▶ Data for this exercise
[Start of Attachment]

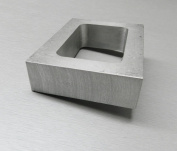 RUBBER mould FRAME 2.5cm THICK PRE CUT mould FRAME MACHINED aluminium FOR VULCANIZER
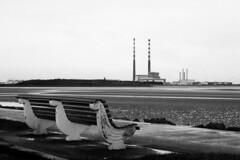 Pigeon House Dublin, February 2014 (Dave Road Records) Tags: blackandwhite lighthouse monochrome pigeonhouse chimneys poolbeg sandymount southwall ringsend irishlighthouse dublinchimneys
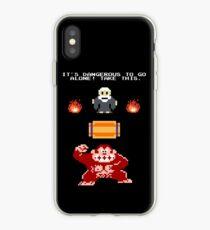 Donkey Kong Zelda iPhone Case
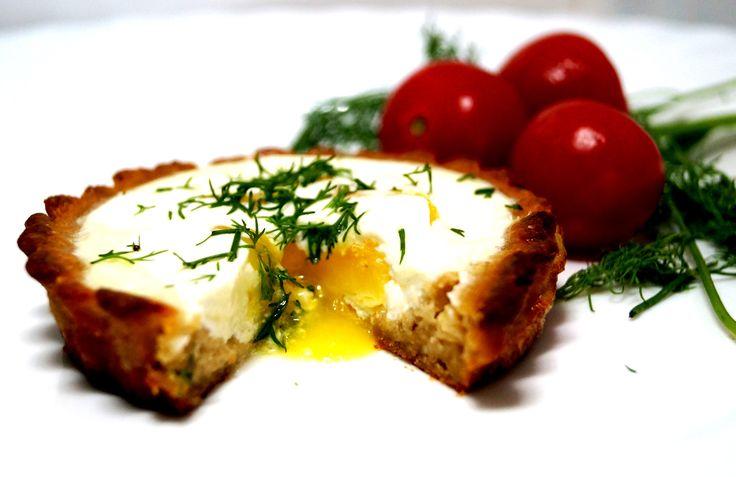 Диетическое песочное хачапури с яйцом «Корзиночка» без муки!!! - диетические кексы / диетические кейки - Полезные рецепты - Правильное питание или как правильно похудеть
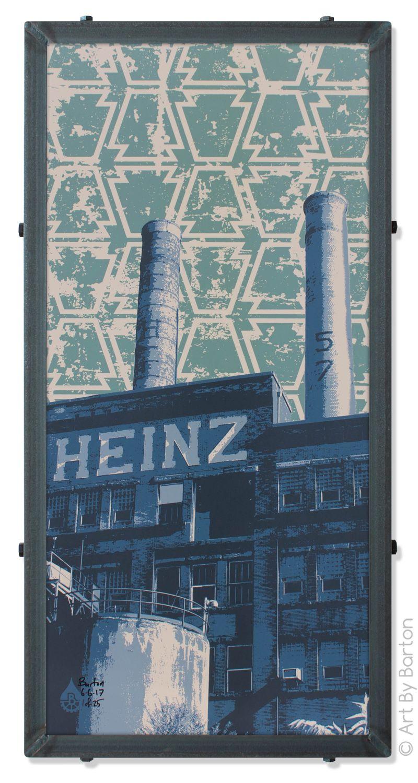 Heinz Factory Cool works, Heinz, Art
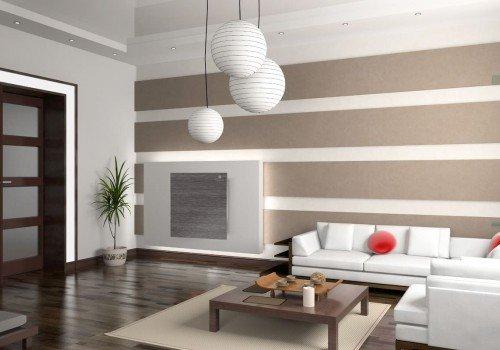 Можно ли использовать ИК обогреватель для квартиры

[End of Attachment]

From the line with "Donkey Kong Zelda iPhone Case" to the last line above, restate each line word for word, but skip the pictures.

 Donkey Kong Zelda iPhone Case
 Диетическое песочное хачапури с яйцом «Корзиночка» без муки!!! - диетические кексы / диетические кейки - Полезные рецепты - Правильное питание или как правильно похудеть
 Heinz Factory Cool works, Heinz, Art
 Можно ли использовать ИК обогреватель для квартиры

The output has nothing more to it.